Non mi importa il fatto che la musica non sia altro che un'onda e che i suoi effetti psicotropi derivino dalla capacità da parte del nostro cervello di “sintonizzarsi” sulle medesime frequenze delle suddette onde, le quali riescono così a renderci vispi e attenti se ascoltiamo un pezzo dei Prodigy oppure rilassati qualora fossimo cullati da delicate melodie new age. Non metto in dubbio la scienza ma faccio finta di non sapere, mi piace pensare che la musica sia uno strumento divino in grado di percorrere tutte le nostre membra e di rivestirci di grazia. Tanto molte cose non le potrai mai spiegare. Per fortuna.
La magia non serve cercarla distante, a volte basta gironzolare per il Trevigiano, fare tappa a Caerano San Marco e scoprire un gruppo di menestrelli (in lombardo “barbapedana”, appunto) che incide in formato digitale secoli di sapienza e mos maiorum delle popolazioni nomadi dell’Europa orientale. Come alchimisti alla ricerca della pietra filosofale i nostri hanno saggiamente fuso in un grande calderone suoni, atmosfere, sapori kletzmer, balcaniche e zingare, forgiando così un prodotto intenso, prezioso, etereo, extraterrestre. Potenza della Magia della Musica.

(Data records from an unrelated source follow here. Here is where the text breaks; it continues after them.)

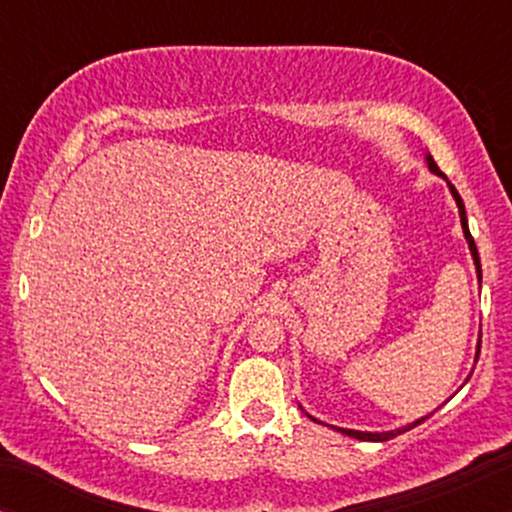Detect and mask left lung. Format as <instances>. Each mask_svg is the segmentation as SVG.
I'll list each match as a JSON object with an SVG mask.
<instances>
[{
	"mask_svg": "<svg viewBox=\"0 0 512 512\" xmlns=\"http://www.w3.org/2000/svg\"><path fill=\"white\" fill-rule=\"evenodd\" d=\"M426 163H428V170H431V173H436L438 178H443L445 182H448V187H450V195L455 197V202H457V209H460V223H462V233H464V240H467V245H469V252H472L474 267H477V276H479V281H481V262H479V252H477V245H474V238H472V233H469V226H467V211H464V202H462V197L457 195L455 185H452V182H450L448 178H445L443 173H440V168L436 166V161H433V156H431V154H426ZM479 351H481V337H479V344H477V356H474V361H479ZM467 380H469V378H467ZM467 380H464V383H467ZM308 416H310V414H308ZM428 416H431V414H428ZM428 416H421V419L411 421V424H407V426H402V428H395V431H383V433L354 431V428H337V426H332V428H337V431H339V433H344V436H351V438H358V440H368V443H385V440L395 438V436H399V433L409 431V428H414V426L424 424V421L428 419ZM310 419H313V416H310ZM313 421H317V419H313ZM317 424H322V421H317Z\"/></svg>",
	"mask_w": 512,
	"mask_h": 512,
	"instance_id": "left-lung-1",
	"label": "left lung"
}]
</instances>
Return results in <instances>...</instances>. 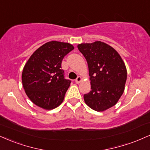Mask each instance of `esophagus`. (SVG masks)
I'll use <instances>...</instances> for the list:
<instances>
[{
	"label": "esophagus",
	"instance_id": "1",
	"mask_svg": "<svg viewBox=\"0 0 150 150\" xmlns=\"http://www.w3.org/2000/svg\"><path fill=\"white\" fill-rule=\"evenodd\" d=\"M81 81H82V77H81L80 76H78L77 77L76 80H75V82H76L77 84H79V83H80Z\"/></svg>",
	"mask_w": 150,
	"mask_h": 150
}]
</instances>
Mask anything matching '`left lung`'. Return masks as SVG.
<instances>
[{
	"label": "left lung",
	"mask_w": 150,
	"mask_h": 150,
	"mask_svg": "<svg viewBox=\"0 0 150 150\" xmlns=\"http://www.w3.org/2000/svg\"><path fill=\"white\" fill-rule=\"evenodd\" d=\"M77 48L87 61L91 80V91L84 95V102L95 111L106 110L123 94L127 78L125 64L114 48L100 41L81 43Z\"/></svg>",
	"instance_id": "1"
}]
</instances>
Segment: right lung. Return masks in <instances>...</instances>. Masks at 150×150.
I'll return each mask as SVG.
<instances>
[{"label": "right lung", "mask_w": 150, "mask_h": 150, "mask_svg": "<svg viewBox=\"0 0 150 150\" xmlns=\"http://www.w3.org/2000/svg\"><path fill=\"white\" fill-rule=\"evenodd\" d=\"M74 47L68 42L50 41L33 52L23 68L21 80L27 96L38 107L52 110L64 101L70 85L61 62Z\"/></svg>", "instance_id": "right-lung-1"}]
</instances>
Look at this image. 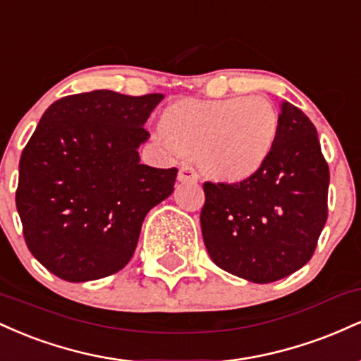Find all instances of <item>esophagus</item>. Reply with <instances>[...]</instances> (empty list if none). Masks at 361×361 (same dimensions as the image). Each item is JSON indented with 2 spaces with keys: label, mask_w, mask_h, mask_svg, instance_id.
Returning a JSON list of instances; mask_svg holds the SVG:
<instances>
[{
  "label": "esophagus",
  "mask_w": 361,
  "mask_h": 361,
  "mask_svg": "<svg viewBox=\"0 0 361 361\" xmlns=\"http://www.w3.org/2000/svg\"><path fill=\"white\" fill-rule=\"evenodd\" d=\"M178 180H180V181H190V183H197L198 173L195 171L193 166H188V164H185V166L180 168V173H178Z\"/></svg>",
  "instance_id": "esophagus-1"
}]
</instances>
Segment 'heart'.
I'll return each mask as SVG.
<instances>
[{
	"label": "heart",
	"mask_w": 361,
	"mask_h": 361,
	"mask_svg": "<svg viewBox=\"0 0 361 361\" xmlns=\"http://www.w3.org/2000/svg\"><path fill=\"white\" fill-rule=\"evenodd\" d=\"M275 106L261 97L181 100L161 118L163 137L181 154H193L207 175L241 181L270 159L279 137Z\"/></svg>",
	"instance_id": "obj_1"
}]
</instances>
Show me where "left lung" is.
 Wrapping results in <instances>:
<instances>
[{
	"mask_svg": "<svg viewBox=\"0 0 361 361\" xmlns=\"http://www.w3.org/2000/svg\"><path fill=\"white\" fill-rule=\"evenodd\" d=\"M279 120L275 149L258 173L239 183H204L200 224L209 256L255 283L304 267L327 219L329 168L316 127L288 102Z\"/></svg>",
	"mask_w": 361,
	"mask_h": 361,
	"instance_id": "left-lung-1",
	"label": "left lung"
}]
</instances>
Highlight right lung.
Returning <instances> with one entry per match:
<instances>
[{
  "mask_svg": "<svg viewBox=\"0 0 361 361\" xmlns=\"http://www.w3.org/2000/svg\"><path fill=\"white\" fill-rule=\"evenodd\" d=\"M161 93L69 94L40 118L20 157L16 209L28 250L66 281L114 275L130 261L149 210L173 193L176 168L140 164Z\"/></svg>",
  "mask_w": 361,
  "mask_h": 361,
  "instance_id": "obj_1",
  "label": "right lung"
}]
</instances>
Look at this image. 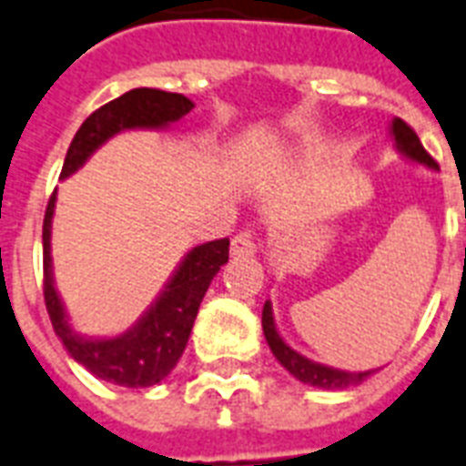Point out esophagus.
Returning <instances> with one entry per match:
<instances>
[{
    "mask_svg": "<svg viewBox=\"0 0 466 466\" xmlns=\"http://www.w3.org/2000/svg\"><path fill=\"white\" fill-rule=\"evenodd\" d=\"M258 252V243L250 233H238L233 240H230V255L233 258H252Z\"/></svg>",
    "mask_w": 466,
    "mask_h": 466,
    "instance_id": "esophagus-1",
    "label": "esophagus"
}]
</instances>
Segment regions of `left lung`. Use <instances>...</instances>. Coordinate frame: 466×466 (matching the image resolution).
<instances>
[{"instance_id": "left-lung-1", "label": "left lung", "mask_w": 466, "mask_h": 466, "mask_svg": "<svg viewBox=\"0 0 466 466\" xmlns=\"http://www.w3.org/2000/svg\"><path fill=\"white\" fill-rule=\"evenodd\" d=\"M389 136L394 140V150L401 155V157L410 160L413 165H423V167L431 169V172H438V162L425 153V147L420 146V140H418V136L413 133V128L403 124L401 118H391V124H389ZM262 330H265V340L267 345H269V350H272V355L277 357V362L282 364L284 370L289 371L294 380H299L301 384H309V387L338 391V389H348L362 384L367 377H371V374L377 371L338 370V367L316 362L311 357L301 355V352L291 348L289 342L284 340L282 335H279V330H277L272 301H269V299H267L265 306H262Z\"/></svg>"}]
</instances>
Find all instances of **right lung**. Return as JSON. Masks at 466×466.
Masks as SVG:
<instances>
[{
    "label": "right lung",
    "instance_id": "right-lung-1",
    "mask_svg": "<svg viewBox=\"0 0 466 466\" xmlns=\"http://www.w3.org/2000/svg\"><path fill=\"white\" fill-rule=\"evenodd\" d=\"M194 109L192 99L175 92H162L153 86H138L126 92L114 102L96 109L75 133L65 155L60 179H67L92 155L109 143L114 136L126 131H167ZM57 189L53 192L43 218V297L48 309L53 330L67 350V355L82 364L96 380L116 387L143 389L160 384L175 370L182 357L199 304L208 284L218 269L228 262V238L197 245L184 252L175 272L155 297V301L140 313V319L124 333L109 338L77 333L70 323L53 274V216H56Z\"/></svg>",
    "mask_w": 466,
    "mask_h": 466
}]
</instances>
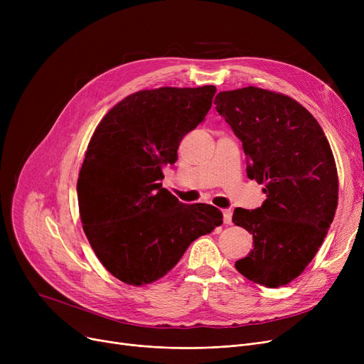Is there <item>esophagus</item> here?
Instances as JSON below:
<instances>
[{
	"label": "esophagus",
	"mask_w": 364,
	"mask_h": 364,
	"mask_svg": "<svg viewBox=\"0 0 364 364\" xmlns=\"http://www.w3.org/2000/svg\"><path fill=\"white\" fill-rule=\"evenodd\" d=\"M232 211L230 209H224L223 211V221H224V224H232Z\"/></svg>",
	"instance_id": "esophagus-1"
}]
</instances>
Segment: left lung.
Returning <instances> with one entry per match:
<instances>
[{
    "label": "left lung",
    "mask_w": 364,
    "mask_h": 364,
    "mask_svg": "<svg viewBox=\"0 0 364 364\" xmlns=\"http://www.w3.org/2000/svg\"><path fill=\"white\" fill-rule=\"evenodd\" d=\"M217 112L246 155V172L264 184V203L236 208L233 223L252 235L254 250L236 269L279 288L298 277L326 237L338 205V172L329 141L294 99L257 87L221 91Z\"/></svg>",
    "instance_id": "obj_1"
}]
</instances>
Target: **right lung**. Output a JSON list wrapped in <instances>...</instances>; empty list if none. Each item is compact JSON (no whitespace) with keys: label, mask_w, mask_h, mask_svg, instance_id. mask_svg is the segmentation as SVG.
I'll list each match as a JSON object with an SVG mask.
<instances>
[{"label":"right lung","mask_w":364,"mask_h":364,"mask_svg":"<svg viewBox=\"0 0 364 364\" xmlns=\"http://www.w3.org/2000/svg\"><path fill=\"white\" fill-rule=\"evenodd\" d=\"M215 92L214 85L134 92L92 134L76 184L81 221L95 255L124 283L164 277L190 243L223 224L218 208L181 203L161 183Z\"/></svg>","instance_id":"1"}]
</instances>
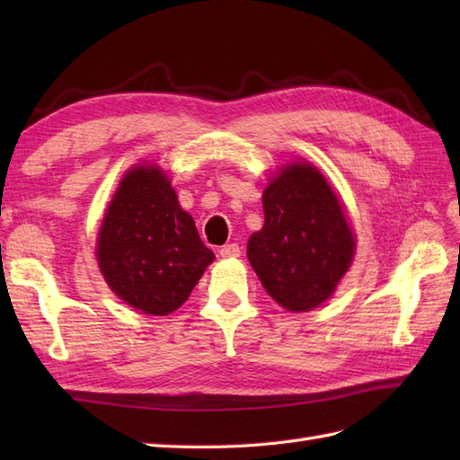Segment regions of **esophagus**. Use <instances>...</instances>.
<instances>
[{"instance_id":"esophagus-1","label":"esophagus","mask_w":460,"mask_h":460,"mask_svg":"<svg viewBox=\"0 0 460 460\" xmlns=\"http://www.w3.org/2000/svg\"><path fill=\"white\" fill-rule=\"evenodd\" d=\"M219 255L221 257H239L241 255V247L237 243H229V245H223L219 249Z\"/></svg>"}]
</instances>
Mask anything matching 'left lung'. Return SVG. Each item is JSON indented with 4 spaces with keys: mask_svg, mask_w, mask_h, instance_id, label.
Instances as JSON below:
<instances>
[{
    "mask_svg": "<svg viewBox=\"0 0 460 460\" xmlns=\"http://www.w3.org/2000/svg\"><path fill=\"white\" fill-rule=\"evenodd\" d=\"M265 225L252 233L247 257L280 306L305 312L334 292L354 255L344 209L316 168L295 164L262 193Z\"/></svg>",
    "mask_w": 460,
    "mask_h": 460,
    "instance_id": "obj_1",
    "label": "left lung"
}]
</instances>
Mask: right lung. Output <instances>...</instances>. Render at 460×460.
<instances>
[{"label": "right lung", "mask_w": 460, "mask_h": 460, "mask_svg": "<svg viewBox=\"0 0 460 460\" xmlns=\"http://www.w3.org/2000/svg\"><path fill=\"white\" fill-rule=\"evenodd\" d=\"M96 257L116 295L155 316L180 308L215 259L154 165L134 168L120 181L104 215Z\"/></svg>", "instance_id": "add662e5"}]
</instances>
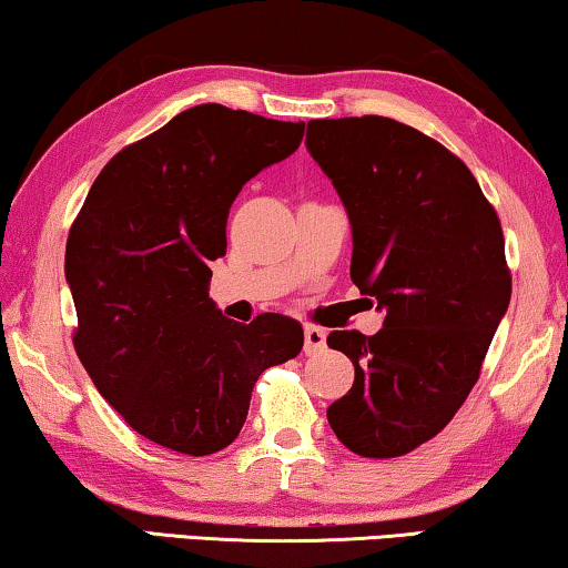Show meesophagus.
Returning a JSON list of instances; mask_svg holds the SVG:
<instances>
[{"instance_id": "obj_1", "label": "esophagus", "mask_w": 568, "mask_h": 568, "mask_svg": "<svg viewBox=\"0 0 568 568\" xmlns=\"http://www.w3.org/2000/svg\"><path fill=\"white\" fill-rule=\"evenodd\" d=\"M324 345H326V332L322 326H306V329H303V349H306V355L322 353Z\"/></svg>"}]
</instances>
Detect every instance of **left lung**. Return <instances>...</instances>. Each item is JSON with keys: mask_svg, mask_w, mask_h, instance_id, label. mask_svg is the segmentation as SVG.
Segmentation results:
<instances>
[{"mask_svg": "<svg viewBox=\"0 0 568 568\" xmlns=\"http://www.w3.org/2000/svg\"><path fill=\"white\" fill-rule=\"evenodd\" d=\"M306 146L353 223L349 277L383 329L332 332L355 383L326 419L363 458H398L443 433L481 375L513 295L499 215L440 141L383 115L308 121Z\"/></svg>", "mask_w": 568, "mask_h": 568, "instance_id": "8db88e82", "label": "left lung"}]
</instances>
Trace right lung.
I'll return each instance as SVG.
<instances>
[{"label":"right lung","mask_w":568,"mask_h":568,"mask_svg":"<svg viewBox=\"0 0 568 568\" xmlns=\"http://www.w3.org/2000/svg\"><path fill=\"white\" fill-rule=\"evenodd\" d=\"M301 139L303 123L190 108L118 151L71 223V342L102 398L146 440L195 458L223 450L260 375L301 353L295 318L239 324L207 298L239 190Z\"/></svg>","instance_id":"obj_1"}]
</instances>
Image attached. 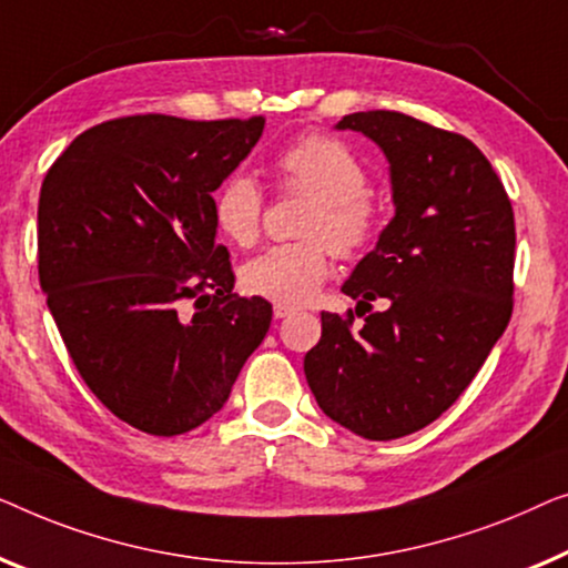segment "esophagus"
Segmentation results:
<instances>
[{
	"instance_id": "34e87169",
	"label": "esophagus",
	"mask_w": 568,
	"mask_h": 568,
	"mask_svg": "<svg viewBox=\"0 0 568 568\" xmlns=\"http://www.w3.org/2000/svg\"><path fill=\"white\" fill-rule=\"evenodd\" d=\"M273 311H275V318H285V316L295 314V308H293V306H287V303H275Z\"/></svg>"
}]
</instances>
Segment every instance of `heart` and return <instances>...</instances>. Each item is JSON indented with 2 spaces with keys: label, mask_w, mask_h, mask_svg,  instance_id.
<instances>
[{
  "label": "heart",
  "mask_w": 568,
  "mask_h": 568,
  "mask_svg": "<svg viewBox=\"0 0 568 568\" xmlns=\"http://www.w3.org/2000/svg\"><path fill=\"white\" fill-rule=\"evenodd\" d=\"M275 174L283 190L303 193L311 205L295 244L270 246L244 265L242 283L252 295L298 306L318 291L329 275V246L339 257H355L373 242L378 205L367 193V172L347 143L324 133H308L275 156ZM260 182L246 172H231L213 195V221L229 242L254 244L260 236Z\"/></svg>",
  "instance_id": "heart-1"
}]
</instances>
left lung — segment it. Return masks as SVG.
Returning <instances> with one entry per match:
<instances>
[{"label":"left lung","mask_w":568,"mask_h":568,"mask_svg":"<svg viewBox=\"0 0 568 568\" xmlns=\"http://www.w3.org/2000/svg\"><path fill=\"white\" fill-rule=\"evenodd\" d=\"M388 159L396 213L342 293L365 315L322 314L303 371L326 417L365 440L435 422L481 371L513 316L515 213L466 135L394 110L345 115ZM373 300L387 308L373 312Z\"/></svg>","instance_id":"obj_1"}]
</instances>
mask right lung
Masks as SVG:
<instances>
[{"mask_svg":"<svg viewBox=\"0 0 568 568\" xmlns=\"http://www.w3.org/2000/svg\"><path fill=\"white\" fill-rule=\"evenodd\" d=\"M262 128V115L115 118L79 133L43 180L48 308L92 394L141 433L211 419L273 322L265 298L234 293L213 221V193Z\"/></svg>","mask_w":568,"mask_h":568,"instance_id":"obj_1","label":"right lung"}]
</instances>
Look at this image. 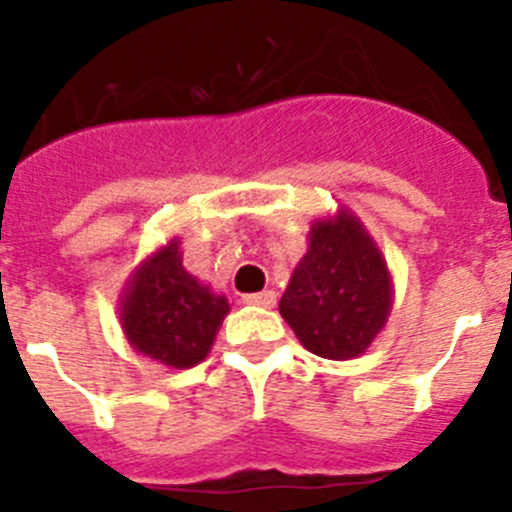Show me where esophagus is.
Masks as SVG:
<instances>
[{
  "label": "esophagus",
  "mask_w": 512,
  "mask_h": 512,
  "mask_svg": "<svg viewBox=\"0 0 512 512\" xmlns=\"http://www.w3.org/2000/svg\"><path fill=\"white\" fill-rule=\"evenodd\" d=\"M243 302L253 307H274L277 305V292L264 289V292H256V295H243Z\"/></svg>",
  "instance_id": "obj_1"
}]
</instances>
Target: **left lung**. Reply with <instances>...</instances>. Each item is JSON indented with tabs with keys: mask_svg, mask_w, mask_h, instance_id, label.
I'll list each match as a JSON object with an SVG mask.
<instances>
[{
	"mask_svg": "<svg viewBox=\"0 0 512 512\" xmlns=\"http://www.w3.org/2000/svg\"><path fill=\"white\" fill-rule=\"evenodd\" d=\"M392 305L382 253L354 215L310 228V248L289 279L279 312L302 346L323 359L364 354Z\"/></svg>",
	"mask_w": 512,
	"mask_h": 512,
	"instance_id": "left-lung-1",
	"label": "left lung"
}]
</instances>
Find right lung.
<instances>
[{"mask_svg": "<svg viewBox=\"0 0 512 512\" xmlns=\"http://www.w3.org/2000/svg\"><path fill=\"white\" fill-rule=\"evenodd\" d=\"M228 315V300L187 274L179 241L140 266L120 307L128 341L140 354L174 369L200 364Z\"/></svg>", "mask_w": 512, "mask_h": 512, "instance_id": "1", "label": "right lung"}]
</instances>
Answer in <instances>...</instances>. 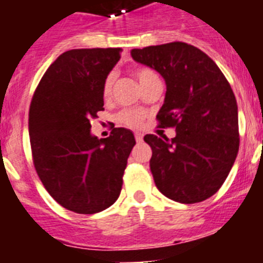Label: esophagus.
Here are the masks:
<instances>
[{
	"mask_svg": "<svg viewBox=\"0 0 263 263\" xmlns=\"http://www.w3.org/2000/svg\"><path fill=\"white\" fill-rule=\"evenodd\" d=\"M134 138H136L137 143H141L143 141V136L141 133H134Z\"/></svg>",
	"mask_w": 263,
	"mask_h": 263,
	"instance_id": "1",
	"label": "esophagus"
}]
</instances>
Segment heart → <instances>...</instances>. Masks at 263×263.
Here are the masks:
<instances>
[{
  "mask_svg": "<svg viewBox=\"0 0 263 263\" xmlns=\"http://www.w3.org/2000/svg\"><path fill=\"white\" fill-rule=\"evenodd\" d=\"M134 75H136L137 80H138L139 85L142 87V89L146 85L150 84L152 81L159 79L157 73L150 68H138L134 72ZM113 83H115V75H113V73H109L103 84V95L105 99H108L111 95ZM145 117L146 115L143 110H139V109H124V110H121L120 113L116 116V121H117L120 125L136 129V127H139L142 125Z\"/></svg>",
  "mask_w": 263,
  "mask_h": 263,
  "instance_id": "heart-1",
  "label": "heart"
}]
</instances>
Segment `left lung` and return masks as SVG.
<instances>
[{"label": "left lung", "instance_id": "8db88e82", "mask_svg": "<svg viewBox=\"0 0 263 263\" xmlns=\"http://www.w3.org/2000/svg\"><path fill=\"white\" fill-rule=\"evenodd\" d=\"M136 62L163 76L167 90L158 127L173 139L146 134L155 185L171 200L200 203L220 190L240 147L238 111L231 84L205 52L184 42L132 50Z\"/></svg>", "mask_w": 263, "mask_h": 263}]
</instances>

In "Yol" i Barbapedana si affidano per la prima volta completamente a questo genere, tralasciando il folk nostrano che fino ad allora li aveva ispirati. Il risultato è quasi un’ora di estasi allo stato puro: le entusiasmanti melodie di violino e fisarmonica ti avvolgono anima e corpo e ti cullano procurandoti un urlo di gioia pari a quello che Sandro Penna aveva sentito guardando il mare calmo e azzurro, ma questa volta l’emozione dura ben più di un attimo!
Il primo brano, "Opa Tzupa", è forse il più “commerciale” dell’album: un vorticoso giro di violino alla Modena City Ramblers vecchia maniera, che ti risveglia l’innato istinto che spinge l’uomo a ballare per liberarsi dalle preoccupazioni.
Ma la magia vera propria inizia con il secondo brano, "Maiko Maiko", strumentale, dove l’iniziale delicatissimo arpeggio di chitarra sfocia in una seconda parte maestosa, in cui l’archetto del violino danza vorticosamente tra le quattro corde.
Da qui in avanti è un fiume in piena: la Musica ti colpisce e ti trascina via verso la sua strada (“yol” in turco significa appunto strada); difficile e inutile riuscire ad afferrarne l’essenza: si commetterebbe un peccato di hybris verso quella che è la regina delle arti.
Forse l’unico difetto del disco è l’eccessiva ripetitività dei suoni, la quale però contribuisce comunque a creare quello stato di entusiasmo sul quale ho disserito abbondantemente in precedenza. Forse troppo abbondantemente. Forse ho esagerato. Forse il vero difetto del disco sono io, che mi illudo di poter descrivere la Musica scrivendo uno sproposito di puttanate. Chiedo perdono.